The continuing education students sought each other out and formed a network. They ran assignments past the group and tried to solve problems within their class. I asked the college-aged kids if they had formed any bonds. Most said they had with one or two others in the class, but nothing like the network the continuing education students set up.
Both groups of students had people reporting that their stress level was higher taking an on-line class. Both groups had students saying their stress level was lower. It looks like stress might change person to person rather than being something you can predict due to age.
I asked if any of the students had cheated by having other students do the work for them, or looking at source codes for homework answers. The answer came back a resounding "No!" I believe them. They all did very well on their final Web pages and deserved the high grades they pulled.
The most interesting thing about the survey was the way the students suggested I better the class. I set the class up, on purpose, so that the only way the student could get to me was through e-mail or by phone. I wanted the student to have the feeling that they were on their own. I knew some of the on-line college kids. I told them they weren't even allowed into my office. They took that very seriously. I think they enjoyed the contest of it as much as I did.
Well, now that the class is over I've started looking at the survey questionnaires where I ask how I could have made the class better. The answers differ, but most basically pointed in the same direction.
"A chat room would have been useful."
"Set up a time when we could be sure you would read and answer our e-mail."
"Set up a newsgroup so we could ask questions and you could answer them."
These answers came from both groups.

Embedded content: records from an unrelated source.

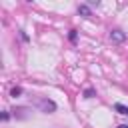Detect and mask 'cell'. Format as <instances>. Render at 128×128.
<instances>
[{"label": "cell", "instance_id": "cell-1", "mask_svg": "<svg viewBox=\"0 0 128 128\" xmlns=\"http://www.w3.org/2000/svg\"><path fill=\"white\" fill-rule=\"evenodd\" d=\"M36 106H38V110L44 112V114H52V112H56V102L50 100V98H38V100H36Z\"/></svg>", "mask_w": 128, "mask_h": 128}, {"label": "cell", "instance_id": "cell-2", "mask_svg": "<svg viewBox=\"0 0 128 128\" xmlns=\"http://www.w3.org/2000/svg\"><path fill=\"white\" fill-rule=\"evenodd\" d=\"M110 40H112V42H116V44H120V42H124V40H126V32H122L120 28H116V30H112V32H110Z\"/></svg>", "mask_w": 128, "mask_h": 128}, {"label": "cell", "instance_id": "cell-3", "mask_svg": "<svg viewBox=\"0 0 128 128\" xmlns=\"http://www.w3.org/2000/svg\"><path fill=\"white\" fill-rule=\"evenodd\" d=\"M12 112H14V116H16V118H20V120H24V118H28V116H30V108H24V106L14 108Z\"/></svg>", "mask_w": 128, "mask_h": 128}, {"label": "cell", "instance_id": "cell-4", "mask_svg": "<svg viewBox=\"0 0 128 128\" xmlns=\"http://www.w3.org/2000/svg\"><path fill=\"white\" fill-rule=\"evenodd\" d=\"M78 14H82V16H92V12H90V8H88L86 4H80V6H78Z\"/></svg>", "mask_w": 128, "mask_h": 128}, {"label": "cell", "instance_id": "cell-5", "mask_svg": "<svg viewBox=\"0 0 128 128\" xmlns=\"http://www.w3.org/2000/svg\"><path fill=\"white\" fill-rule=\"evenodd\" d=\"M10 96H12V98H18V96H22V88H20V86H14V88L10 90Z\"/></svg>", "mask_w": 128, "mask_h": 128}, {"label": "cell", "instance_id": "cell-6", "mask_svg": "<svg viewBox=\"0 0 128 128\" xmlns=\"http://www.w3.org/2000/svg\"><path fill=\"white\" fill-rule=\"evenodd\" d=\"M114 108H116V112H120V114H124V116H128V106H124V104H116Z\"/></svg>", "mask_w": 128, "mask_h": 128}, {"label": "cell", "instance_id": "cell-7", "mask_svg": "<svg viewBox=\"0 0 128 128\" xmlns=\"http://www.w3.org/2000/svg\"><path fill=\"white\" fill-rule=\"evenodd\" d=\"M92 96H94V90H92V88L84 90V98H92Z\"/></svg>", "mask_w": 128, "mask_h": 128}, {"label": "cell", "instance_id": "cell-8", "mask_svg": "<svg viewBox=\"0 0 128 128\" xmlns=\"http://www.w3.org/2000/svg\"><path fill=\"white\" fill-rule=\"evenodd\" d=\"M70 40L76 42V30H70Z\"/></svg>", "mask_w": 128, "mask_h": 128}, {"label": "cell", "instance_id": "cell-9", "mask_svg": "<svg viewBox=\"0 0 128 128\" xmlns=\"http://www.w3.org/2000/svg\"><path fill=\"white\" fill-rule=\"evenodd\" d=\"M8 118H10V114H8V112H2V120H4V122H6V120H8Z\"/></svg>", "mask_w": 128, "mask_h": 128}, {"label": "cell", "instance_id": "cell-10", "mask_svg": "<svg viewBox=\"0 0 128 128\" xmlns=\"http://www.w3.org/2000/svg\"><path fill=\"white\" fill-rule=\"evenodd\" d=\"M118 128H128V124H120V126H118Z\"/></svg>", "mask_w": 128, "mask_h": 128}]
</instances>
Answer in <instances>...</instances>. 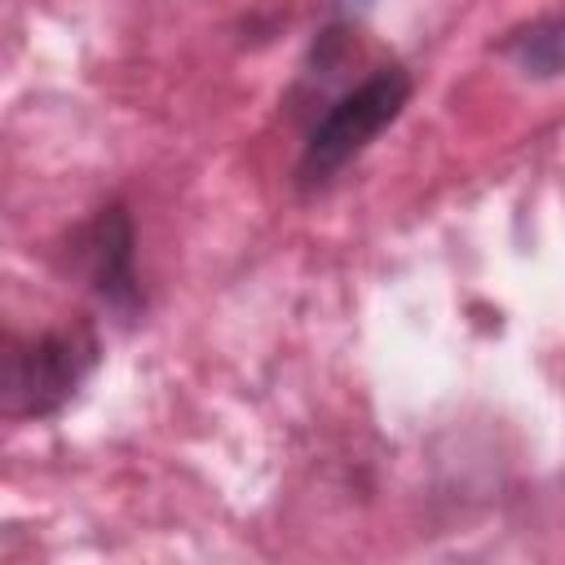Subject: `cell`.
Listing matches in <instances>:
<instances>
[{
    "instance_id": "obj_4",
    "label": "cell",
    "mask_w": 565,
    "mask_h": 565,
    "mask_svg": "<svg viewBox=\"0 0 565 565\" xmlns=\"http://www.w3.org/2000/svg\"><path fill=\"white\" fill-rule=\"evenodd\" d=\"M499 53L512 57V66L530 79H556L565 75V9L534 18L499 40Z\"/></svg>"
},
{
    "instance_id": "obj_2",
    "label": "cell",
    "mask_w": 565,
    "mask_h": 565,
    "mask_svg": "<svg viewBox=\"0 0 565 565\" xmlns=\"http://www.w3.org/2000/svg\"><path fill=\"white\" fill-rule=\"evenodd\" d=\"M102 362V340L88 322L49 327L40 335H9L4 349V415L49 419L57 415Z\"/></svg>"
},
{
    "instance_id": "obj_1",
    "label": "cell",
    "mask_w": 565,
    "mask_h": 565,
    "mask_svg": "<svg viewBox=\"0 0 565 565\" xmlns=\"http://www.w3.org/2000/svg\"><path fill=\"white\" fill-rule=\"evenodd\" d=\"M411 93H415L411 71L397 62H384L362 84L335 93L309 124V137L296 159V185L322 190L340 168H349L406 110Z\"/></svg>"
},
{
    "instance_id": "obj_3",
    "label": "cell",
    "mask_w": 565,
    "mask_h": 565,
    "mask_svg": "<svg viewBox=\"0 0 565 565\" xmlns=\"http://www.w3.org/2000/svg\"><path fill=\"white\" fill-rule=\"evenodd\" d=\"M71 269L84 278V287L124 322H132L146 305L137 282V230L124 203L97 207L66 243Z\"/></svg>"
}]
</instances>
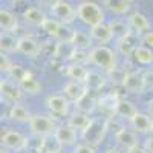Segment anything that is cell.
Listing matches in <instances>:
<instances>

I think it's pretty straightforward. They want a voice of authority and someone who has all the answers. They want to be able to raise their hands and have a problem solved. They want to be taught.
They want a teacher.
So, is Web-based teaching a winner? Well, I'm only dealing with preliminary results, but I think to the right kind of student, yes. The people obviously learned. They got good grades and most reported to me that they enjoyed the class. Even so, I got the feeling that a teacher would have been a whole lot better than a box that displayed the text.
Maybe more interactivity. Maybe more images. Maybe less information in a longer period of time. Maybe a chat room. Maybe streaming video. Maybe, maybe, maybe.
Maybe the classroom ain't broke so I shouldn't be trying to fix it.
And that's that. Again, thank you so much for reading this every week. I really appreciate it.
Joe Burns, Ph.D.
And Remember: Ever heard of Admiral Josephus "Joe" Daniels? He barred the serving of alcohol on Navy ships. The crew had to drink something and coffee was pretty cheap, thus the phrase "Cup of Joe."